Work instructions »
Write out, word for word, the part of the items that opens with the line containing "When comparing doorway" and closes at the end of the items, including both ends.

Data in this exercise »

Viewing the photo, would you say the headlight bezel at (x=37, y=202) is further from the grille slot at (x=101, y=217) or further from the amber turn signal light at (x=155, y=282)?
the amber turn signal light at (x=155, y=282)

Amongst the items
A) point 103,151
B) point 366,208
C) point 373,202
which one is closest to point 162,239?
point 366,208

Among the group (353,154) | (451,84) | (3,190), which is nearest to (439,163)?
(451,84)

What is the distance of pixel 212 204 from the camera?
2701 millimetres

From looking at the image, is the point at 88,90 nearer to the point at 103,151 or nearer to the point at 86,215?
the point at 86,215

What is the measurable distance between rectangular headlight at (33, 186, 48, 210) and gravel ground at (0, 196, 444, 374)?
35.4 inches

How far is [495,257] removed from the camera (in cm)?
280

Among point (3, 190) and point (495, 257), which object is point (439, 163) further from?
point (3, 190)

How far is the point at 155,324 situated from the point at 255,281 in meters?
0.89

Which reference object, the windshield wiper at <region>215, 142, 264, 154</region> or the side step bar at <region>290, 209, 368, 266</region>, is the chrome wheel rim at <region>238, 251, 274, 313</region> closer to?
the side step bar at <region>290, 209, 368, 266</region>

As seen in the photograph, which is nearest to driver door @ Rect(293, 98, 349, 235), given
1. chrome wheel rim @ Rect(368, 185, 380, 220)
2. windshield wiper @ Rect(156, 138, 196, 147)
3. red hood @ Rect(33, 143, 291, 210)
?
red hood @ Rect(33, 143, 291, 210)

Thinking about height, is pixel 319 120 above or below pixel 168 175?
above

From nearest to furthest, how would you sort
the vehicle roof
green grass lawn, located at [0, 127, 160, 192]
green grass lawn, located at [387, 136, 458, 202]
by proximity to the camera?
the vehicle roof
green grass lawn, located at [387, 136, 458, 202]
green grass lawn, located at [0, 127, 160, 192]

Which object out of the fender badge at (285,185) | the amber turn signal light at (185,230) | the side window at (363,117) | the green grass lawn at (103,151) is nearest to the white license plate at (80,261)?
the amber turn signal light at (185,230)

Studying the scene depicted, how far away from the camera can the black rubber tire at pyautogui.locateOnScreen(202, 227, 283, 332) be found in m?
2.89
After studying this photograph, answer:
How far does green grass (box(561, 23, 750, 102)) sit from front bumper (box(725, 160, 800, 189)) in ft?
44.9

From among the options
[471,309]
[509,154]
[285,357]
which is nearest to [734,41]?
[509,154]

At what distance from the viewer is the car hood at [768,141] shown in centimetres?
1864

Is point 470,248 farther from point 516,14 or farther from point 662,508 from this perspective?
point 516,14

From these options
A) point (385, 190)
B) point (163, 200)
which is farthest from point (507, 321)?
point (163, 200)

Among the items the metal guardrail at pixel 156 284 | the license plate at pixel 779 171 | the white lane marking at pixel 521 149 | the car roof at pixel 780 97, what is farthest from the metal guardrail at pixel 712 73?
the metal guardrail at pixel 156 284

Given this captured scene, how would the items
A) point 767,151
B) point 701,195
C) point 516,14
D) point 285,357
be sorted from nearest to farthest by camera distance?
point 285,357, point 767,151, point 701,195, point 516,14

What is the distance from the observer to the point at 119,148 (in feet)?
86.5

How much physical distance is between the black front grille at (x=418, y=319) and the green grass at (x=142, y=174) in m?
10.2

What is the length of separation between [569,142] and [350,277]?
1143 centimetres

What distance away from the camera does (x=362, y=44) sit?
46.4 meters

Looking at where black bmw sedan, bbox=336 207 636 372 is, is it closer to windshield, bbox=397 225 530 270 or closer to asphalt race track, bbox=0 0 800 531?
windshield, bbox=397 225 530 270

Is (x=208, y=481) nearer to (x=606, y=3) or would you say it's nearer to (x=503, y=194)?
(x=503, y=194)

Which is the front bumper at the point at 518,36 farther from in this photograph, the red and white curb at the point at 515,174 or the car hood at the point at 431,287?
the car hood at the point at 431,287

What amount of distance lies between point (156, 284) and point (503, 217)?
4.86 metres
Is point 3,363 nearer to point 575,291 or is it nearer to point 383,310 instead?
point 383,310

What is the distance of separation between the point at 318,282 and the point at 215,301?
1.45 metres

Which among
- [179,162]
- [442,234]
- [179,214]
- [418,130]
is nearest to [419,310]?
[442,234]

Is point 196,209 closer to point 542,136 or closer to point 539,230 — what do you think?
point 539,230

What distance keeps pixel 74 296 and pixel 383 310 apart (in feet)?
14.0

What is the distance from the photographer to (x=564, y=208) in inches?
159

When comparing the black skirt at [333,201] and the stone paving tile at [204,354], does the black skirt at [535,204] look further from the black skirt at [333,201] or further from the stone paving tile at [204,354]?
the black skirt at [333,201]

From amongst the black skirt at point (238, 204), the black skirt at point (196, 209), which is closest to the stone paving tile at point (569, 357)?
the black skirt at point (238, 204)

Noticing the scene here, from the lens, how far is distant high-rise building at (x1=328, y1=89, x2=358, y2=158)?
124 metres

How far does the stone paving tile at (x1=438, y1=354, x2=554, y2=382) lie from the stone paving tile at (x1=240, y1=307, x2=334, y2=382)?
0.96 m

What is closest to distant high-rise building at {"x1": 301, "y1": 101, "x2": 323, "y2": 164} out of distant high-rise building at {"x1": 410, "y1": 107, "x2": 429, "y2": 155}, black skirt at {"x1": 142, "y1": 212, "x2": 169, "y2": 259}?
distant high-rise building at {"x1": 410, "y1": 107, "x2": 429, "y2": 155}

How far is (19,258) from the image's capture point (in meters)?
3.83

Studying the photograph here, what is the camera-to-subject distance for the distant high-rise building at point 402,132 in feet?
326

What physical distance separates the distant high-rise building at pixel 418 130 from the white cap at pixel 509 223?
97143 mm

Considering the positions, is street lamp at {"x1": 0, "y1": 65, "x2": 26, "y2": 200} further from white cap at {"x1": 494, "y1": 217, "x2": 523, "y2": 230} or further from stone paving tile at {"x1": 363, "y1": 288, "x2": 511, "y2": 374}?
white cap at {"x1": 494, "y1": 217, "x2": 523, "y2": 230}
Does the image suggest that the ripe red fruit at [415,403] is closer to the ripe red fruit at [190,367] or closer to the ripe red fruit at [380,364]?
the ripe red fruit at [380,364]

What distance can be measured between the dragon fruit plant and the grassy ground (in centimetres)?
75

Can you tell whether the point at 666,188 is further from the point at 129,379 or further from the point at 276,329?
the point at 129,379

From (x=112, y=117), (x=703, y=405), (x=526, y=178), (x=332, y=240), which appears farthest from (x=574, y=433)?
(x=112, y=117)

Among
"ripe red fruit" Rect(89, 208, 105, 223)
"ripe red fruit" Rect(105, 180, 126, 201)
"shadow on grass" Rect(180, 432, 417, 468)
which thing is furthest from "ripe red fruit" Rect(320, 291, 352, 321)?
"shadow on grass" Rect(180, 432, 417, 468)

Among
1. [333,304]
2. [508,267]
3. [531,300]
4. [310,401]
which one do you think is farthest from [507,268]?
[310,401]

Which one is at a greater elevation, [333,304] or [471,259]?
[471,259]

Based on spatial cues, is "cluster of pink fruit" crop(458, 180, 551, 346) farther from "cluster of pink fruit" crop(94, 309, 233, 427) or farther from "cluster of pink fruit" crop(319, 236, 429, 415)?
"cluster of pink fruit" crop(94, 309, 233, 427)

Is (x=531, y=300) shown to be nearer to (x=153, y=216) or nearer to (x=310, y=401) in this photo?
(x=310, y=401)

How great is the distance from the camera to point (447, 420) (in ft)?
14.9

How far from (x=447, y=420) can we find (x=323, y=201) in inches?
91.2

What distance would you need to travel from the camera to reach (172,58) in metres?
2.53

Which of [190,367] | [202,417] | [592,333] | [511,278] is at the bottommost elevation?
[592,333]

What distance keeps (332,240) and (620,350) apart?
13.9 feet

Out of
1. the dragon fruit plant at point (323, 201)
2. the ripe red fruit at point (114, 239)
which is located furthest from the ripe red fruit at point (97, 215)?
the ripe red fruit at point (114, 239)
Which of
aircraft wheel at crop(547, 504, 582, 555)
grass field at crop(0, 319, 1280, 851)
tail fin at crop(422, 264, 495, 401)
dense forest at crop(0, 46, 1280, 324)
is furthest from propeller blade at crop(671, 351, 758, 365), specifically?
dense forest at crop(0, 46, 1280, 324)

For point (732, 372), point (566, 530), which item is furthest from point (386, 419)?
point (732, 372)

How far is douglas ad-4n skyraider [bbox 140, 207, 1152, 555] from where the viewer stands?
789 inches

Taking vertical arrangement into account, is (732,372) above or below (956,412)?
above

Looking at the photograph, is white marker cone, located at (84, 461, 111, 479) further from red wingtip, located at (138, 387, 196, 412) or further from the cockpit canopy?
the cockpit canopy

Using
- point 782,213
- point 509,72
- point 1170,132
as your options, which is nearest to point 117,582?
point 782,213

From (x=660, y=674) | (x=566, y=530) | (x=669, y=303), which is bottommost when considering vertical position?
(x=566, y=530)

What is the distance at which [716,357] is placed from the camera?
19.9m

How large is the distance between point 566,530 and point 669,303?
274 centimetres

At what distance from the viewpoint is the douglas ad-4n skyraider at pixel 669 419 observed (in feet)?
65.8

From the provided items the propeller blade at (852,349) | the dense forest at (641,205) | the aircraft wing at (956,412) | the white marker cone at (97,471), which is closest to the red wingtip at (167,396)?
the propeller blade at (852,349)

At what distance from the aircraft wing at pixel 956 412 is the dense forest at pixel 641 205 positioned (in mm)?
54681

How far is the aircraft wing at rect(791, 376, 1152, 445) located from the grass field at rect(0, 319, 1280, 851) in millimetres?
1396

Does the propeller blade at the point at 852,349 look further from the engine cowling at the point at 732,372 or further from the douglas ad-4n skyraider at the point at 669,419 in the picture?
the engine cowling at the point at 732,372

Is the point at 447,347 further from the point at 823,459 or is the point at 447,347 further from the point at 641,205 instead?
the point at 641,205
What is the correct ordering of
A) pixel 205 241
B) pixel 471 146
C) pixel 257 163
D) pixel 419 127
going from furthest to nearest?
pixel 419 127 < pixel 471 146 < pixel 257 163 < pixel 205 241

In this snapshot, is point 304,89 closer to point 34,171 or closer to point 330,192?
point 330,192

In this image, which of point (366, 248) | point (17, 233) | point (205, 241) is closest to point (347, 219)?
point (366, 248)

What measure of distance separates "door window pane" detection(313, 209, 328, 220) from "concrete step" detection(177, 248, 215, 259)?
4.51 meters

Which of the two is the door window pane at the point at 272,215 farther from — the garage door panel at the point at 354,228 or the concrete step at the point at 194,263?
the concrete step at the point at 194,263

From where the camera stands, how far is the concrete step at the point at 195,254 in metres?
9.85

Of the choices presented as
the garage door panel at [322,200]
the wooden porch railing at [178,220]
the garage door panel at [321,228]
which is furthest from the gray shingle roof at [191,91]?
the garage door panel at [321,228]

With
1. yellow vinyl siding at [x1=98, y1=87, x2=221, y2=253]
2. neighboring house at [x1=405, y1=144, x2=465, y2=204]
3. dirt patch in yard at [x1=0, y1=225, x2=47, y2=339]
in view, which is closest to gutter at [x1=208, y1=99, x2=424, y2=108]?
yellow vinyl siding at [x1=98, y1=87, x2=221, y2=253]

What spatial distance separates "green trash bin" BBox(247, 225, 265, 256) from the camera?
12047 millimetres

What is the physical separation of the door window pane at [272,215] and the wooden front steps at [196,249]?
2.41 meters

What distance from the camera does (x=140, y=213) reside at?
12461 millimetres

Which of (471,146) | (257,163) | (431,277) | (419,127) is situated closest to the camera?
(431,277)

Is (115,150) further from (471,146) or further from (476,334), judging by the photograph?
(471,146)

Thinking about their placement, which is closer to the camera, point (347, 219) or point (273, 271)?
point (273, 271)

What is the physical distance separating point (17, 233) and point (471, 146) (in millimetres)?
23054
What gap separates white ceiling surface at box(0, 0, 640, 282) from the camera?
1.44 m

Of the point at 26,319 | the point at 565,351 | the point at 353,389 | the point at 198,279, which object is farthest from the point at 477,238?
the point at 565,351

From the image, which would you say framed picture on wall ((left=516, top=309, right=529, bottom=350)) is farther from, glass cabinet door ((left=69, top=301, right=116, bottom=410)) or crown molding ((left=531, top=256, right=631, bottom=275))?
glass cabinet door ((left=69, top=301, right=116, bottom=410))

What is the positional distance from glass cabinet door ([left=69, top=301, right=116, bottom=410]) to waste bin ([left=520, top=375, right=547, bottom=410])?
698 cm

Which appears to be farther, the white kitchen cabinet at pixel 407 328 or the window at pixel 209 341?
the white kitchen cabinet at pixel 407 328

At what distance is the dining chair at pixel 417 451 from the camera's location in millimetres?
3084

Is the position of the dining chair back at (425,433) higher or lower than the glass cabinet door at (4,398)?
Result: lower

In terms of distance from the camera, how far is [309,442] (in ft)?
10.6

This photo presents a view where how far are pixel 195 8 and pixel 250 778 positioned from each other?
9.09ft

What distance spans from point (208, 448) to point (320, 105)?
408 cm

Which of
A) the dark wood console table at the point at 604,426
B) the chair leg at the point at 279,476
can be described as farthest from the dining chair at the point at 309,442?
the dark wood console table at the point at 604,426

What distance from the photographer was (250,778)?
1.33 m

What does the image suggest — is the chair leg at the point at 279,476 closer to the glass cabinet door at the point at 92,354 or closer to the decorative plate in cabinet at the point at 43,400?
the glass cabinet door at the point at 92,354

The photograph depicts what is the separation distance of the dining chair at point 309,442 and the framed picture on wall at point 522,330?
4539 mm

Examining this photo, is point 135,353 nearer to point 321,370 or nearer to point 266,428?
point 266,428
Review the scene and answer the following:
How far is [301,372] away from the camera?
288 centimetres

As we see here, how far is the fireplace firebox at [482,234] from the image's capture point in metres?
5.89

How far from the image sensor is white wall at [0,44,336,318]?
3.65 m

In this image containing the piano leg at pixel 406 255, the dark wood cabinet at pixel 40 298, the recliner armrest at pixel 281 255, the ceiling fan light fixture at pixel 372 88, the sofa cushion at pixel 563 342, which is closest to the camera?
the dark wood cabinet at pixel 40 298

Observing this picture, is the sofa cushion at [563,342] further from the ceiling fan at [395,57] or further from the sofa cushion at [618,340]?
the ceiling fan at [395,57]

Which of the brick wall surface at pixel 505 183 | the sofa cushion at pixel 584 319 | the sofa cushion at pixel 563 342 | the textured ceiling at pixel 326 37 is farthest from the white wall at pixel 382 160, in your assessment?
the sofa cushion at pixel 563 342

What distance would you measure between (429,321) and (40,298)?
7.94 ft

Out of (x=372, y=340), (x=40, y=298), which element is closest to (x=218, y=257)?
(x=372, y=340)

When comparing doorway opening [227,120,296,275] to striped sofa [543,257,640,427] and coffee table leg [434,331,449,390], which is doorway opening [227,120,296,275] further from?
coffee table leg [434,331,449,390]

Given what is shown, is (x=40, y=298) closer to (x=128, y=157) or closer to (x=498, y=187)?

Solution to the exercise »
When comparing doorway opening [227,120,296,275] to striped sofa [543,257,640,427] and coffee table leg [434,331,449,390], which is doorway opening [227,120,296,275] further from?
coffee table leg [434,331,449,390]

Given what is shown, is (x=40, y=298) closer to (x=128, y=157) or closer to (x=498, y=187)?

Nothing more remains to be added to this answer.